Originally posted by karro I don't know. if the theory holds true: either that OR the firmware, which "underclocks" the machine, but that would be cheating of sorts (all claims about the enormous speed would need to be reviewed), and I'm not sure, the firmware actually controls the speed of the mirror mechanism.
It's a tough one even if true as I doubt they can lower the IR of the battery so it can absorb load fluctuations better.
Though given the issue seem to be a minority maybe it not so much fix the battery as grade them prior to use.
I used to work for a very large computer manafacturer we had a Mother board design that used to actually hit the cas and ras refresh specs of the memmory.

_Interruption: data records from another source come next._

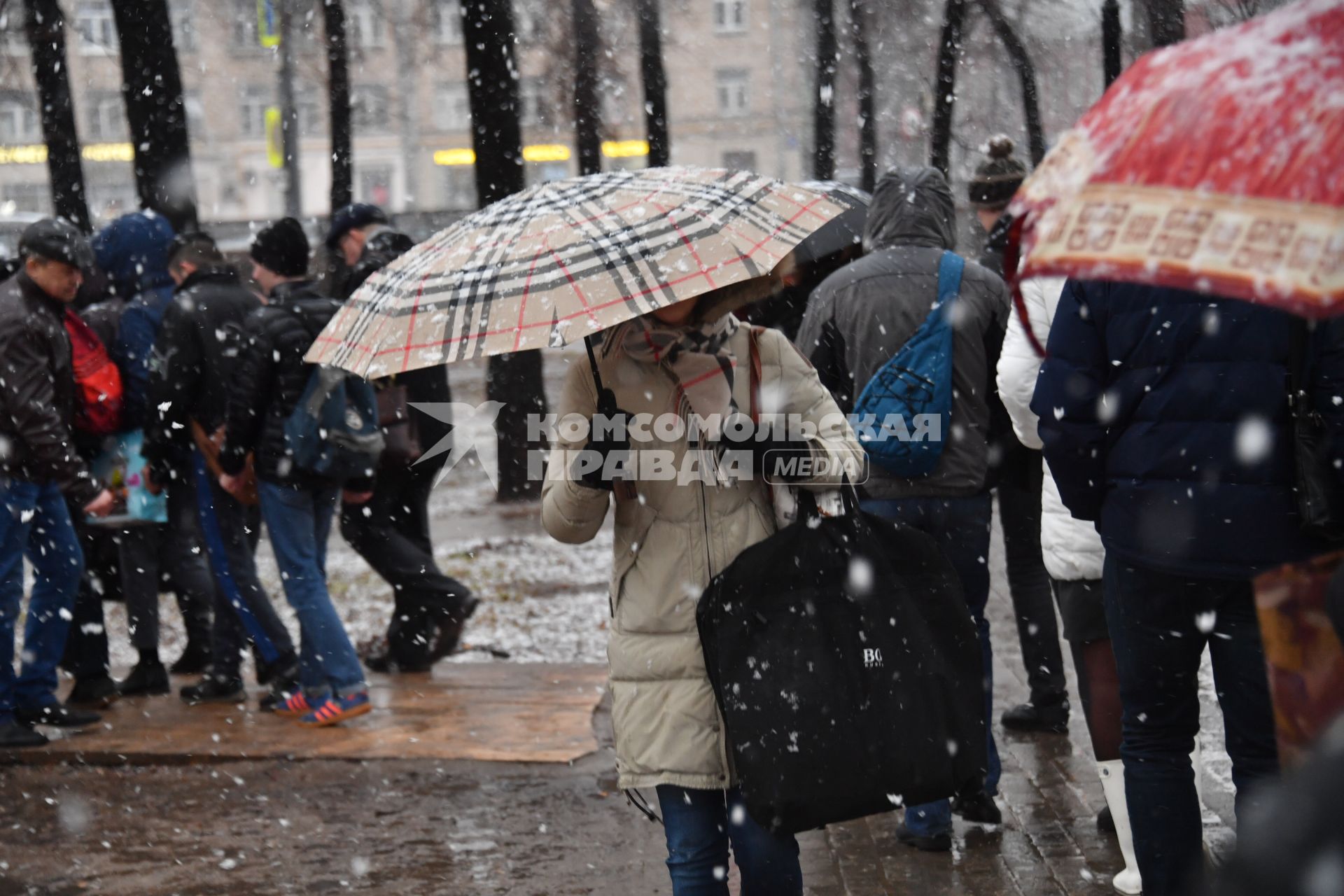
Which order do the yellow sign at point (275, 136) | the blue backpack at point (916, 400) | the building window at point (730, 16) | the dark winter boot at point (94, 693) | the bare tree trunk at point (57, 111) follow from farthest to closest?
the building window at point (730, 16) → the yellow sign at point (275, 136) → the bare tree trunk at point (57, 111) → the dark winter boot at point (94, 693) → the blue backpack at point (916, 400)

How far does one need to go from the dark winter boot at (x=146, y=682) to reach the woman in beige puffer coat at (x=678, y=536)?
4451 mm

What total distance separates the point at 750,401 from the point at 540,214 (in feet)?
2.20

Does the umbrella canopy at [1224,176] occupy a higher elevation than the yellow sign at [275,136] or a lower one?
higher

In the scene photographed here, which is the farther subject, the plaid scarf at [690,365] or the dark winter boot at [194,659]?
the dark winter boot at [194,659]

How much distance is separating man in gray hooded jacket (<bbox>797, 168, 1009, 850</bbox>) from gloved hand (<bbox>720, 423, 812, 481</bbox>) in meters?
1.39

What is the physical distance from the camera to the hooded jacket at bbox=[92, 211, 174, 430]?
7000mm

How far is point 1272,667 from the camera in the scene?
6.61 feet

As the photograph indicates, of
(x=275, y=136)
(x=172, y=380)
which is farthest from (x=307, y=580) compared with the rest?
(x=275, y=136)

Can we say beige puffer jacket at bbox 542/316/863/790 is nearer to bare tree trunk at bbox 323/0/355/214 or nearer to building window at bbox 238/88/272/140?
bare tree trunk at bbox 323/0/355/214

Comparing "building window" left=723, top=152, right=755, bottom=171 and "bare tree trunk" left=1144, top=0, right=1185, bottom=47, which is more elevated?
"bare tree trunk" left=1144, top=0, right=1185, bottom=47

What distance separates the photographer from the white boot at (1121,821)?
430 centimetres

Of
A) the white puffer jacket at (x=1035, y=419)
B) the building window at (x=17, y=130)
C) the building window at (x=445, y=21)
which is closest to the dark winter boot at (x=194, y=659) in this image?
the white puffer jacket at (x=1035, y=419)

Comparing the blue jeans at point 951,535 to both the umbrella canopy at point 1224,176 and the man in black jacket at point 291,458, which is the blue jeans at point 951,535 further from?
the umbrella canopy at point 1224,176

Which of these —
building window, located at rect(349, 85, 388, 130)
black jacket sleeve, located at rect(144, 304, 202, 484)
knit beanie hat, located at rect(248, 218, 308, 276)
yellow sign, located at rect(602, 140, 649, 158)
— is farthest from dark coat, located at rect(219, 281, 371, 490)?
building window, located at rect(349, 85, 388, 130)
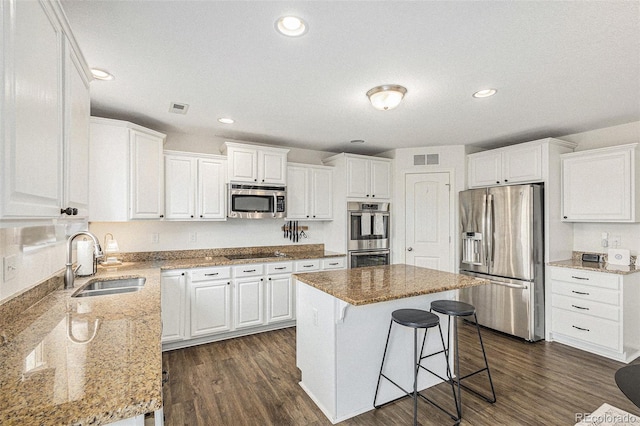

The result was first shipments had unacceptable failure rates with crashes and lockups common. We were already using the fastest memmory of the day so the solution was to limit suppliers to those who could build memmory to the spec they claimed (about 30% of our approved suppliers) and set up in house quality testing rather than trust 3rd parties.
Failure rates went from 8% to 1% inside 12 months.
It's an expensive option and Ricoh would need to be certain that was the only issue and that it was viable to grade the batteries.
Even if it was the issue it might be cheaper to fix on fail much to the customers frustration.!
I still think there must be a k3 body component as if I use some known worn out batteries from 2010 in my k3 it can be pursuaded to lock up but refuses to flop.
Last edited by awaldram; 04-25-2014 at 10:45 AM.